Algorithm 2: Quaternion + PID
This algorithm is pretty easy. These are the most important steps:
- Add the calculated bias to the gyroscopes' readings
- Use p, q & r from the gyro's and calculated biases to update a quaternion which holds the orientation.
- Substract the dynamics from the accelerometers' readings (u = speed along x axis, w = speed along z axis, r = roll rotation rate, q = pitch rotation rate, r = yaw rotation rate):
- Gravity vector (x) = acceleration(x)
- Gravity vector (y) = acceleration(y) - (r * u - p * w)
- Gravity vector (z) = acceleration(z) - (p * w - q * u)
- Use the calculated gravity vector to calculate pitch and roll (arc tangens of gravity vectors):
- Calculate the error between the quaternion's pitch and roll angles and the angles from the gravity vector
- Use these errors to update the gyro's bias with a PI(D) loop.
These steps are more or less similar to what Mahony described in a paper. I must say it works better than expected. However, there is still some inaccuracy on the pitch axis after a turn.
The result is called "pitch PID" in the graph above.
Algorithm 3: 2x3 Kalman
This algorithm was taken from a paper by Beard and adapted to the gluonpilot's specific needs.
- The state x contains the roll and pitch angle
- Update x with the standard earth-to-body transformations:
- roll = roll + (p + q*sin(roll)*tan(pitch) + r*cos(roll)*tan(pitch)) * DT
- pitch = pitch + (q*cos(roll)- r*sin(roll)) * DT
- Update the P-matrix of the extended kalman filter
- Calculate u (speed along x-axis) and w (speed along z-axis) from the GPS and pressure sensor.
- Calculate matrix h, which contains the estimated accelerometer readings:
- acceleration(x) = q*w + sin(pitch)* G
- acceleration(y) = (r*u - p*w) - cos(pitch)*sin(roll) * G
- acceleration(z) = (p*w - q*u) - cos(pitch)*cos(roll) * G
- Calculate the Jacobian dh/dx to complete the extended kalman filter.
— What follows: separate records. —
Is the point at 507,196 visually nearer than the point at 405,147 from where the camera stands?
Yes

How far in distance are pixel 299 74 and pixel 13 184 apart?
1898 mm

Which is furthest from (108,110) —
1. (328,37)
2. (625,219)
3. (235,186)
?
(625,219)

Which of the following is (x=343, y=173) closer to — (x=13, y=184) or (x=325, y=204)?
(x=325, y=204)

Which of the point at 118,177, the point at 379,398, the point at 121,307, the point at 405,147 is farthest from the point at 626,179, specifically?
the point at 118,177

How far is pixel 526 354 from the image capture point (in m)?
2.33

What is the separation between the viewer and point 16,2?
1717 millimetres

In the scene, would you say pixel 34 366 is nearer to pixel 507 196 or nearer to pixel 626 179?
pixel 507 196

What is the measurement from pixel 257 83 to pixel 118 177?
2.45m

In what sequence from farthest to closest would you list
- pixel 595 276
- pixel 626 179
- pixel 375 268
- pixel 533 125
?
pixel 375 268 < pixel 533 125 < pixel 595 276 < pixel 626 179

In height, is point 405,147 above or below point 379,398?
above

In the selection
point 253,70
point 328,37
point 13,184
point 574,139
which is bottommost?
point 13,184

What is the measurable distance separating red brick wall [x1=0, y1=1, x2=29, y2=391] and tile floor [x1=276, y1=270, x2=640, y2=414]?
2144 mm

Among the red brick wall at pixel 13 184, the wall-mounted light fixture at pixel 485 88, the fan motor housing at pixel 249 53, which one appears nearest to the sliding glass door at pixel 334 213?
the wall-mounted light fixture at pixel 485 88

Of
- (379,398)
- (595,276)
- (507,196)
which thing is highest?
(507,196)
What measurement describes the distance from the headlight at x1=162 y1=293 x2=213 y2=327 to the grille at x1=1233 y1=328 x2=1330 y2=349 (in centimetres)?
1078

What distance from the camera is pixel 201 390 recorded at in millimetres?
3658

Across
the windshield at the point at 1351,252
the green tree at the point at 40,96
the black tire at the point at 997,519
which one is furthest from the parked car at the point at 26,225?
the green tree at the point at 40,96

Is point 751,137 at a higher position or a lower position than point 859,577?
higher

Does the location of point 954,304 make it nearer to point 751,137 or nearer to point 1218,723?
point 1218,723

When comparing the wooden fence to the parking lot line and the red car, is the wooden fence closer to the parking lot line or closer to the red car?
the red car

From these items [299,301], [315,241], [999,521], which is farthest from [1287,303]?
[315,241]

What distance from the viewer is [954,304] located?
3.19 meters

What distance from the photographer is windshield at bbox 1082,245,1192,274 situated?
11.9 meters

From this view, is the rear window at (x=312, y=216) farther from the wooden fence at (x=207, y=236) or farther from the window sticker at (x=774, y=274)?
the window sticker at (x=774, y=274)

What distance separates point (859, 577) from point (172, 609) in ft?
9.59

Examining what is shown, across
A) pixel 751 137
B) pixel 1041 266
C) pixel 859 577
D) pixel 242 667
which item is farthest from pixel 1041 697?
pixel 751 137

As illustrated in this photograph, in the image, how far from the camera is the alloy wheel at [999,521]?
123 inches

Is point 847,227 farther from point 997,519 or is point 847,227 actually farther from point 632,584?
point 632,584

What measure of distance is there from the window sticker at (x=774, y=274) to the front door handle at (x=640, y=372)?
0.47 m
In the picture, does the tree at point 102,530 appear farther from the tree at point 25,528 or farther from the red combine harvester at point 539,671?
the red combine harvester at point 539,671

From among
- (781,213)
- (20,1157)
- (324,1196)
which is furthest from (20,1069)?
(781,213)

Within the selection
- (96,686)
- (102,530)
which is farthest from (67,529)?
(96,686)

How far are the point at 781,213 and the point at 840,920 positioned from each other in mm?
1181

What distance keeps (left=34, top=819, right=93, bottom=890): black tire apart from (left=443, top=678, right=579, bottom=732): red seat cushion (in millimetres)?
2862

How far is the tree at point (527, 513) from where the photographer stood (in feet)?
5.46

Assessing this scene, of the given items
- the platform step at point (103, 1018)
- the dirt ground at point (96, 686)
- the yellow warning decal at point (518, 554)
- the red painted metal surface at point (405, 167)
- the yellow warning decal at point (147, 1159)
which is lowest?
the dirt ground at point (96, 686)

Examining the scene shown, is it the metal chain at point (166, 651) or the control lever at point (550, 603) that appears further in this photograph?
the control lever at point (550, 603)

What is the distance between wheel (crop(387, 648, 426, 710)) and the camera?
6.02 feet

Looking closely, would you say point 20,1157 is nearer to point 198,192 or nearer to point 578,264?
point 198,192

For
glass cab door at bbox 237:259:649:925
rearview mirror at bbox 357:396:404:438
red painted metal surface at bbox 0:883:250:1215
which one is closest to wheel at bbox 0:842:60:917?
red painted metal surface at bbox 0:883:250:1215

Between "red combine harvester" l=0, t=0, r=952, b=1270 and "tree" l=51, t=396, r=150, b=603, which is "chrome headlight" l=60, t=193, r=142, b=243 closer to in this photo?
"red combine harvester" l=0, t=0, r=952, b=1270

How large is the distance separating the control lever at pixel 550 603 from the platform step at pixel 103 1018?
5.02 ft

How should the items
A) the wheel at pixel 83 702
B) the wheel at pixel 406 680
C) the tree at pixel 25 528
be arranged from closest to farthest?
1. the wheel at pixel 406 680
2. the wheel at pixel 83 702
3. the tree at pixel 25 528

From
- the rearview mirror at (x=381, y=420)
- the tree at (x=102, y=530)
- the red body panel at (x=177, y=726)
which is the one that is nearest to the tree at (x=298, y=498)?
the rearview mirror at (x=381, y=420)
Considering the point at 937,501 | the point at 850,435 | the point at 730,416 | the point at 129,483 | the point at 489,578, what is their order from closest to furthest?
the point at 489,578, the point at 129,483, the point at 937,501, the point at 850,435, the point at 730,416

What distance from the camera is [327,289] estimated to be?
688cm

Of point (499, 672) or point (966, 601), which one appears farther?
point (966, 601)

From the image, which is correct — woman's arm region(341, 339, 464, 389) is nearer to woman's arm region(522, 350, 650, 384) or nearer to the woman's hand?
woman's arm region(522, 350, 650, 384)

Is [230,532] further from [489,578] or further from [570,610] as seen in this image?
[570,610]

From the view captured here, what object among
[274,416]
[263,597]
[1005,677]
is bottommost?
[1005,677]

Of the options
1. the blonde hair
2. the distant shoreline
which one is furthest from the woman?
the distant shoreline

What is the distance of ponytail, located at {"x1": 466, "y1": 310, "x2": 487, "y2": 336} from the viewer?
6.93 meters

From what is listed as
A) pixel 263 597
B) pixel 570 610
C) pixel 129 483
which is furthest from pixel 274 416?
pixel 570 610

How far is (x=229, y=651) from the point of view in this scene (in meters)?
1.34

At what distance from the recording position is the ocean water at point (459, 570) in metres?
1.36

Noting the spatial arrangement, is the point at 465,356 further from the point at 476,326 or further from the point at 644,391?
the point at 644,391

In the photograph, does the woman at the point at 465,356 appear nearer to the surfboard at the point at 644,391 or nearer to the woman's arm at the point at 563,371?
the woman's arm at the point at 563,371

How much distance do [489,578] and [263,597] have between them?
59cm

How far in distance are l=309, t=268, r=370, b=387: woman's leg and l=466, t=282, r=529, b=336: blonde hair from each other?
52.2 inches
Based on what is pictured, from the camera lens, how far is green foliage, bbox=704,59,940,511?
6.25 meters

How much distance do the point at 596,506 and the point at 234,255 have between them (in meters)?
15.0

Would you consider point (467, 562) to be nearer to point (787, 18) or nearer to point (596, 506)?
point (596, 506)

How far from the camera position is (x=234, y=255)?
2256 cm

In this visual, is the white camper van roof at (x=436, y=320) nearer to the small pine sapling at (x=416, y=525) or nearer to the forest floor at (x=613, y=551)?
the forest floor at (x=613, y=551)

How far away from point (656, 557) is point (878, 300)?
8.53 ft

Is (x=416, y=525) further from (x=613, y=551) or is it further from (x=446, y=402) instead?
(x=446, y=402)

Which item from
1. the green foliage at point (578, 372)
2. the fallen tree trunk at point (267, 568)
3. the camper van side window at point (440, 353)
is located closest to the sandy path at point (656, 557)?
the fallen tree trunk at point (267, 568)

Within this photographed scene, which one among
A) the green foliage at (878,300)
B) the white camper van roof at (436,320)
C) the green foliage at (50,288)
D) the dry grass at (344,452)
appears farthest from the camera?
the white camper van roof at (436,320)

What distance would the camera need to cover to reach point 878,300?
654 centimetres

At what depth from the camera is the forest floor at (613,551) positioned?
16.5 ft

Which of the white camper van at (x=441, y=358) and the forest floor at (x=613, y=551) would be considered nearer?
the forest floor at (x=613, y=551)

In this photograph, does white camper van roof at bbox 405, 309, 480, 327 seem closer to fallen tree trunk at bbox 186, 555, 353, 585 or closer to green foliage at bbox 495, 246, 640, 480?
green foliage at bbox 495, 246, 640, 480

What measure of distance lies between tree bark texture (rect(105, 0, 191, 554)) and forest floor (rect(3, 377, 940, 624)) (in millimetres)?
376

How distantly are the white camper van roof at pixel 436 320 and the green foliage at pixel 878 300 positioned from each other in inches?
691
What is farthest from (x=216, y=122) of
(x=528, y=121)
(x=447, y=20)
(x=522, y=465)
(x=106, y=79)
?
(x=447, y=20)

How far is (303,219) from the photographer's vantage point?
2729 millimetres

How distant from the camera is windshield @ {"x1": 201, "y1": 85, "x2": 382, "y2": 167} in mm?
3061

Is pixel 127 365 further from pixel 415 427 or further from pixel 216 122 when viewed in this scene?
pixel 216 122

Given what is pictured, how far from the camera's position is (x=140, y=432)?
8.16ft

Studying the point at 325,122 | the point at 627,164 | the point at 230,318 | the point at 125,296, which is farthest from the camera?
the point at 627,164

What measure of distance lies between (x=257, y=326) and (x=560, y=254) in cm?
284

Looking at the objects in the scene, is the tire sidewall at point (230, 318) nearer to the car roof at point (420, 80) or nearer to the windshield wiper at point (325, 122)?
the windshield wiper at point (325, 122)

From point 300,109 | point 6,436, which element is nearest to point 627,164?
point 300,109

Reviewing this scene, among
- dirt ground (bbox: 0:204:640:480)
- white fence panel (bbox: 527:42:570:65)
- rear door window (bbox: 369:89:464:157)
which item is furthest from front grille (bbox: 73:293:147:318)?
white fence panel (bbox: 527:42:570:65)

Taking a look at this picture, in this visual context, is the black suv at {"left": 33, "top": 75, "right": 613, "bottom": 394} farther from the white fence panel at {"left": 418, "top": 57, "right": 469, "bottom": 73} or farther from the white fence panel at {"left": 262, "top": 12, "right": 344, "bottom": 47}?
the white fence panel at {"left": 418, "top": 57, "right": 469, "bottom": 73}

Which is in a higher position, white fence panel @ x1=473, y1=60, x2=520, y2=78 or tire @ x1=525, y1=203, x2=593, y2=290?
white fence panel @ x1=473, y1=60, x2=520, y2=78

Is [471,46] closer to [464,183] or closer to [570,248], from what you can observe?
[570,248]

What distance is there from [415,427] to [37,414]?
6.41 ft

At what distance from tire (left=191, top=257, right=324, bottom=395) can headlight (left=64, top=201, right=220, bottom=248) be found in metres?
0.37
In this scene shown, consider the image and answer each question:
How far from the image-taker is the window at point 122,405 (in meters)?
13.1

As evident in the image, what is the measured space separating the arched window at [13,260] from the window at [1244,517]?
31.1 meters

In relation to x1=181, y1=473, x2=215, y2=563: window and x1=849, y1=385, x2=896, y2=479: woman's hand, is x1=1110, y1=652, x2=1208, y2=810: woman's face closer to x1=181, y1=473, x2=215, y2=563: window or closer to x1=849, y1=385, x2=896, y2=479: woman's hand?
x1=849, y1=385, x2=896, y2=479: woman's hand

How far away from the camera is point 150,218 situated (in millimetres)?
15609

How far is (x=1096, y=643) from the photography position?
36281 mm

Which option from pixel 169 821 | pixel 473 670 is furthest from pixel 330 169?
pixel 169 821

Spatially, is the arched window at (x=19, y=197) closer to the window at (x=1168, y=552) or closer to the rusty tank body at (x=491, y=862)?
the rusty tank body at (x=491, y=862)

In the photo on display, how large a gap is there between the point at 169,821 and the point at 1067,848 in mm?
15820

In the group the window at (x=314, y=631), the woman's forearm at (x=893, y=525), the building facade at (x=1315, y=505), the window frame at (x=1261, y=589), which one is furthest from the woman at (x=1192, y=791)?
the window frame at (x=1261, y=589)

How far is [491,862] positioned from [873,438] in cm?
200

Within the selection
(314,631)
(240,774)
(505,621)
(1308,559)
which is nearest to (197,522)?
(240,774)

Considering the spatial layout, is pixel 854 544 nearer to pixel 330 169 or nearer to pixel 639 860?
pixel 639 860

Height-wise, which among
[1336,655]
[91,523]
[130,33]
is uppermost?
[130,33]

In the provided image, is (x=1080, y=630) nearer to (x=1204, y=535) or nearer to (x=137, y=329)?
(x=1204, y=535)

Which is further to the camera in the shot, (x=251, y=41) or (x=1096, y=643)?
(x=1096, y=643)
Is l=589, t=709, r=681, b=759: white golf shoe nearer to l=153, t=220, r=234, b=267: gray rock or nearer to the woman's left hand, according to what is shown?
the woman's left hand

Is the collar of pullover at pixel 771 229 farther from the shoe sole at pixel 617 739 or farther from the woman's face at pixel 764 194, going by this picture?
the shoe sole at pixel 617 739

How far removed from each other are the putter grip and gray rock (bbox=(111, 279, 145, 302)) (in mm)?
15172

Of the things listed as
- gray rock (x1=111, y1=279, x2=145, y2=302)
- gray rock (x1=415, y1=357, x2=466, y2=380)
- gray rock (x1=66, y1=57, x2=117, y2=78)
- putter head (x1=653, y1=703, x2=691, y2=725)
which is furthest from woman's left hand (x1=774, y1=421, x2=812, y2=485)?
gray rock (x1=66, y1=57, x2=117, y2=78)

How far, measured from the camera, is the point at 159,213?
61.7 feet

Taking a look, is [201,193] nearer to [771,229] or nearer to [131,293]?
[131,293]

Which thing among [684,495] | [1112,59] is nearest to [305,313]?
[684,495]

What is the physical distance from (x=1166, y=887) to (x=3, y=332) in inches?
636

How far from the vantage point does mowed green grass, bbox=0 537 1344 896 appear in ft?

- Update the pitch and roll angle (state x) with the error between "h" and the actual accelerometer readings with the innovation matrix.
Despite the fact that no gyro bias is calculated, this algorithm perform surprisingly well. Actually a lot better than the previous one.
On the downside:
- Special care needs to be taken because this algorithm uses euler angles, which are not gimbal-lock free
- Requires more processing power
The result is called "pitch 3x3" in the graph above.